## Task details
Return each line of the listing below that contains the string "bbox".

## Begin Supplied entries

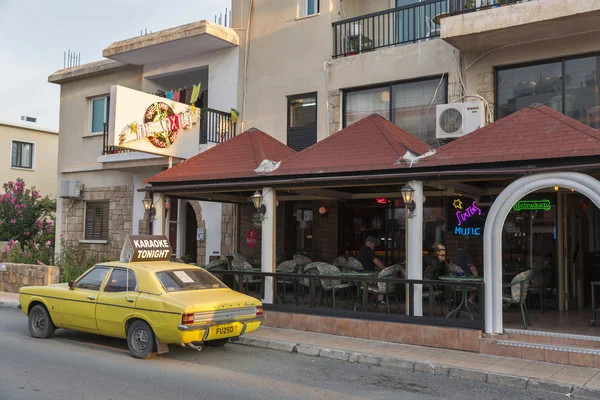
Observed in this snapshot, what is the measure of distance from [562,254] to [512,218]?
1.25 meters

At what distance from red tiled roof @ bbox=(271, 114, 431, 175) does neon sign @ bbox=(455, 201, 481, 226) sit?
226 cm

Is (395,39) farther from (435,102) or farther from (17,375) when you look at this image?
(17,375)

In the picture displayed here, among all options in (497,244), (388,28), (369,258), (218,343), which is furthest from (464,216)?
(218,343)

## End Supplied entries
## Begin Supplied entries

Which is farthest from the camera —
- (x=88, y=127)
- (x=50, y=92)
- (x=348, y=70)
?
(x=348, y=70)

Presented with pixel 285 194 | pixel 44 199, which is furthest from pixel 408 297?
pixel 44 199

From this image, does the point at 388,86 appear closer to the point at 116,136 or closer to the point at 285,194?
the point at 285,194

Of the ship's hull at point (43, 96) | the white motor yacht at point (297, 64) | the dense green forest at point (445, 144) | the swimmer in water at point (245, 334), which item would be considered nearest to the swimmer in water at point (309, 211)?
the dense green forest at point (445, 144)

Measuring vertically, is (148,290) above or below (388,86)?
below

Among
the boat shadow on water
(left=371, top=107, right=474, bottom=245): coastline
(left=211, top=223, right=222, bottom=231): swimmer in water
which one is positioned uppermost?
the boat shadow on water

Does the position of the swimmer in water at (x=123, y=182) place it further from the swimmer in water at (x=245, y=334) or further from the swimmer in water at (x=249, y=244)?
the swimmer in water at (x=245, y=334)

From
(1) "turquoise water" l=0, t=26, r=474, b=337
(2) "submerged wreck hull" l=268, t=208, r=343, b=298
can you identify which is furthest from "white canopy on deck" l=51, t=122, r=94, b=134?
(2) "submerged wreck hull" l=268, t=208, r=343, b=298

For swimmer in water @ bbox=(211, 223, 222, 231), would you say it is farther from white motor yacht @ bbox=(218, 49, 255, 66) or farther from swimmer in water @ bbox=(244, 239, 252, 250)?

## End Supplied entries

## Response to this exercise
At what distance from red tiled roof @ bbox=(271, 114, 431, 175) does neon sign @ bbox=(455, 201, 481, 226) sit?
For swimmer in water @ bbox=(211, 223, 222, 231), would you say it is farther from white motor yacht @ bbox=(218, 49, 255, 66) or farther from swimmer in water @ bbox=(244, 239, 252, 250)?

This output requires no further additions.